• Task description: Reproduce the closing part of the entries exactly: the line with "What is the measure of distance from the pink" and all lines after it, ending with the last line, and nothing else.
— start Records to process —
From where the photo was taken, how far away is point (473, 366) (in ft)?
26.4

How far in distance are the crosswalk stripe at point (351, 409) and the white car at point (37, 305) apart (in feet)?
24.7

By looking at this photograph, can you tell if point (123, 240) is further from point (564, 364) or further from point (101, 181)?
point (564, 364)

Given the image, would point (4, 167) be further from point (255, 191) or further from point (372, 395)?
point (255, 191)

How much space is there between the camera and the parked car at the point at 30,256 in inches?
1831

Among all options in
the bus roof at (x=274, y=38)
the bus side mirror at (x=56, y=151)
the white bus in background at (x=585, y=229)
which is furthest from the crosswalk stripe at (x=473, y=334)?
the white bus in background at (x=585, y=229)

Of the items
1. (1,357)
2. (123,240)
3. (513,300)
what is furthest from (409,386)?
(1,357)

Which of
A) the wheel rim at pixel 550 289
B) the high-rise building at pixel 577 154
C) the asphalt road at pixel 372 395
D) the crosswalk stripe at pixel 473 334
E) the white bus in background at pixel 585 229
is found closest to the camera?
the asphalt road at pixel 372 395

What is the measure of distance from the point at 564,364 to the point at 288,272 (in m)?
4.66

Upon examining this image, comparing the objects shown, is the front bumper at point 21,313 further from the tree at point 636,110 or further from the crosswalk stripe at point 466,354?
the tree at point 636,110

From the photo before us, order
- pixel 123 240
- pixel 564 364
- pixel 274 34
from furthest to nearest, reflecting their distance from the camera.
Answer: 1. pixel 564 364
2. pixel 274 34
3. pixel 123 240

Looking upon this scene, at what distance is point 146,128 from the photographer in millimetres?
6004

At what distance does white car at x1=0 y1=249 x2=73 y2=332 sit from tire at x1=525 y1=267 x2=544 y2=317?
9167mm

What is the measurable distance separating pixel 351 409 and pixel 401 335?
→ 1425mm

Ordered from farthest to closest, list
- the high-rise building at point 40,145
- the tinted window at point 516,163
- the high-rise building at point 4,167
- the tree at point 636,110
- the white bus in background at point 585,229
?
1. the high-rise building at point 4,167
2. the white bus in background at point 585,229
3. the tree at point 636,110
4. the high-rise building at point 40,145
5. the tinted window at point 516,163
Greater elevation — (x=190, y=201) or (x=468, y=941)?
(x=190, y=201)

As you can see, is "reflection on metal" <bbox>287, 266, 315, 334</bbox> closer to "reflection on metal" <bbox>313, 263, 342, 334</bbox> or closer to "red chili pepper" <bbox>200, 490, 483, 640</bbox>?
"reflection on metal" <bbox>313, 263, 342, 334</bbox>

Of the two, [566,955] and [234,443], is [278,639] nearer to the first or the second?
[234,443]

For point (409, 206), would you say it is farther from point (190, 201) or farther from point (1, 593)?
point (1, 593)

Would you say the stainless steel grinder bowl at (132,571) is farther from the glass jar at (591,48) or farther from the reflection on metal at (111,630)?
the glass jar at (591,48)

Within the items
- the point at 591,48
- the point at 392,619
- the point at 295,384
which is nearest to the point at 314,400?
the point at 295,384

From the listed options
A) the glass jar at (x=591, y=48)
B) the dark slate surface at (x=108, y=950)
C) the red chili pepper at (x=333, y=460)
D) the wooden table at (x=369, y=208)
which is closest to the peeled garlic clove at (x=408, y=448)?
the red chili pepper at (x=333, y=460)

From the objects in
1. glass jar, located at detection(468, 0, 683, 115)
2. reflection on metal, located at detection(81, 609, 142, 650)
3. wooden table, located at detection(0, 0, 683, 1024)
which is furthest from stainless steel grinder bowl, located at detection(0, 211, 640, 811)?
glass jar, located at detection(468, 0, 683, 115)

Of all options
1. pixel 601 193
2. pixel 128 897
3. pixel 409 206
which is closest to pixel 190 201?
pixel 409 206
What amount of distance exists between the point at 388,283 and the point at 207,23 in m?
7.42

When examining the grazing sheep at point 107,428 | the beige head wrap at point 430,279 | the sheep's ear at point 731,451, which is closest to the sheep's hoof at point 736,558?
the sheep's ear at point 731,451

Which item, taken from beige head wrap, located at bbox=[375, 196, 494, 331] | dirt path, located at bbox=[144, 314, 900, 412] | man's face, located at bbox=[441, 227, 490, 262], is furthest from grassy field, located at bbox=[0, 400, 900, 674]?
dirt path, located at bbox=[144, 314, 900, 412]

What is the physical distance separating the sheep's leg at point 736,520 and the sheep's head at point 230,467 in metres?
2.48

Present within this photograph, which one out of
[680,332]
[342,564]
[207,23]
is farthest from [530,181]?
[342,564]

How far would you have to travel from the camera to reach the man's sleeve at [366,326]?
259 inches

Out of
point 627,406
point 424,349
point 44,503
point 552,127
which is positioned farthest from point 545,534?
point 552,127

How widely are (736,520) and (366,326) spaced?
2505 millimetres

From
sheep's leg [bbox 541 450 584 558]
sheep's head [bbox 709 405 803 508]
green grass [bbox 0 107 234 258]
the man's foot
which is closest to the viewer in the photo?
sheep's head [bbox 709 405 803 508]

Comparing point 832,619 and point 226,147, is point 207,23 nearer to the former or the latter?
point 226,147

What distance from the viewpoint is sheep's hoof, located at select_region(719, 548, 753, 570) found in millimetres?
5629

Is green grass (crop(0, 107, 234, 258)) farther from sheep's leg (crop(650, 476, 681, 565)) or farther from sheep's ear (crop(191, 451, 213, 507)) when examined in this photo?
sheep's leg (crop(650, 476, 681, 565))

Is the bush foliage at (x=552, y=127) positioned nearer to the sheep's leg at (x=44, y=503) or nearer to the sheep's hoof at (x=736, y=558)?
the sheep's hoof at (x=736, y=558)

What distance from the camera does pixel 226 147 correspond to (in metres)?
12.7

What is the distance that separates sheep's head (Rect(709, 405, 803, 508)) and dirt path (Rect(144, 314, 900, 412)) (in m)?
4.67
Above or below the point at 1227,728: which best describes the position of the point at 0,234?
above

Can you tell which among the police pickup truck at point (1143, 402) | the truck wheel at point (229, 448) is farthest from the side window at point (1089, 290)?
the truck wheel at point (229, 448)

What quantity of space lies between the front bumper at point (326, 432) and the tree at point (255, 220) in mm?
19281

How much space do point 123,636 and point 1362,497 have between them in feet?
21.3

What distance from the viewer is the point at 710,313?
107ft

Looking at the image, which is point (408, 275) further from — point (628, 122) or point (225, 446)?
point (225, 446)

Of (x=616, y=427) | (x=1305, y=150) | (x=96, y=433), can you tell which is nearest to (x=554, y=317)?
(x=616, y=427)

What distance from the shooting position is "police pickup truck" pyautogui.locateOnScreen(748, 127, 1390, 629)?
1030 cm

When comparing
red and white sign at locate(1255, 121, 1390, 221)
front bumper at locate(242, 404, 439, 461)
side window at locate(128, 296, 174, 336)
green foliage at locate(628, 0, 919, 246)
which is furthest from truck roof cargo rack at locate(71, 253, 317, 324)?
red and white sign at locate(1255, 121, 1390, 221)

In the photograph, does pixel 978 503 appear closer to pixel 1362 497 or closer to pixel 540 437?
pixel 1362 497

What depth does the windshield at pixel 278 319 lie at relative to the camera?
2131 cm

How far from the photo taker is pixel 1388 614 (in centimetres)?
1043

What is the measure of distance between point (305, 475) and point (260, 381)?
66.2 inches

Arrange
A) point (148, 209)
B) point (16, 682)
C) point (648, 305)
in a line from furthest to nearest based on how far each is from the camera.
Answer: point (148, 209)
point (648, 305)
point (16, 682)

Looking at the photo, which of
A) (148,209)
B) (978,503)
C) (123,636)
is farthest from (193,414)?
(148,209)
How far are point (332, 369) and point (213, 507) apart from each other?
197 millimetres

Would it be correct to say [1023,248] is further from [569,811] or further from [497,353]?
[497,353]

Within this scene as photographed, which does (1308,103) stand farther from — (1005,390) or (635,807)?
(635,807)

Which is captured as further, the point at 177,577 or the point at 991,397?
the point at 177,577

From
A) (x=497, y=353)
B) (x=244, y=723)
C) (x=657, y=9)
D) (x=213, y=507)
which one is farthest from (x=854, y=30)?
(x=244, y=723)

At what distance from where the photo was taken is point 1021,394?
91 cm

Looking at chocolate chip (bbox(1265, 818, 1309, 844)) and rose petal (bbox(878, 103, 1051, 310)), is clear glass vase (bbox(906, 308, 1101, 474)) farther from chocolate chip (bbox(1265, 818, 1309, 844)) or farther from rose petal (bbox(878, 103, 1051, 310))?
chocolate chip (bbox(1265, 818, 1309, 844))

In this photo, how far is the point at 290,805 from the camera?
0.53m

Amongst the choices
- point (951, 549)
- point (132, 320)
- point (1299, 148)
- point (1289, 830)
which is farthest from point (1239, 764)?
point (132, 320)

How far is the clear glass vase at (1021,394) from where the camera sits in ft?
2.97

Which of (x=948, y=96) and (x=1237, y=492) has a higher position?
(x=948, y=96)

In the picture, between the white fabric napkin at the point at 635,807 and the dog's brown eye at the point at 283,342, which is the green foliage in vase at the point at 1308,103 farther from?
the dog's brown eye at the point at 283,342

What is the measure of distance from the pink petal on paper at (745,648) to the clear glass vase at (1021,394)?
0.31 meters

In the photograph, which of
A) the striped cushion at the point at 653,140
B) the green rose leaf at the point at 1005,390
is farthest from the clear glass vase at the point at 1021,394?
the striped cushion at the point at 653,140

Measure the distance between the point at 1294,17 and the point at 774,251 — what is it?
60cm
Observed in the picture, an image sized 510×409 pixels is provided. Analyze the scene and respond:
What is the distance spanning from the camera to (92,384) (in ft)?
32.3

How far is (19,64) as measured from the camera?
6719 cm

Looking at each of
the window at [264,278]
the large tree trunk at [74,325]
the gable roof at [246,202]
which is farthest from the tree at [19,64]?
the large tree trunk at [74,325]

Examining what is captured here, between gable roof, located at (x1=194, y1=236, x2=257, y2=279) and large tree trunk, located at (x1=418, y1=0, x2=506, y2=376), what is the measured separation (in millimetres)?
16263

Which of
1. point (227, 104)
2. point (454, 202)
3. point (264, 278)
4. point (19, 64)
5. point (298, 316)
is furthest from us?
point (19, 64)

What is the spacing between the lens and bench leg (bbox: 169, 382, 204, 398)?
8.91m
— end Records to process —
• Completed exercise:
What is the measure of distance from the pink petal on paper at (745,648) to the clear glass vase at (1021,394)?
0.31 meters

In the photograph, which of
A) the striped cushion at the point at 653,140
B) the green rose leaf at the point at 1005,390
is farthest from the clear glass vase at the point at 1021,394?
the striped cushion at the point at 653,140

Measure the distance between the point at 1294,17 and the point at 774,251 — what is it?
60cm
Observed in the picture, an image sized 510×409 pixels is provided. Analyze the scene and respond:
What is the distance spanning from the camera to (92,384) (in ft)?
32.3

How far is (19,64) as measured from the camera?
6719 cm

Looking at each of
the window at [264,278]
the large tree trunk at [74,325]
the gable roof at [246,202]
which is farthest from the tree at [19,64]?
the large tree trunk at [74,325]

Examining what is captured here, between gable roof, located at (x1=194, y1=236, x2=257, y2=279) and large tree trunk, located at (x1=418, y1=0, x2=506, y2=376), what is the measured separation (in millimetres)?
16263

Which of
1. point (227, 104)
2. point (454, 202)
3. point (264, 278)
4. point (19, 64)
5. point (298, 316)
is furthest from us?
point (19, 64)

What is the spacing between the lens and bench leg (bbox: 169, 382, 204, 398)?
8.91m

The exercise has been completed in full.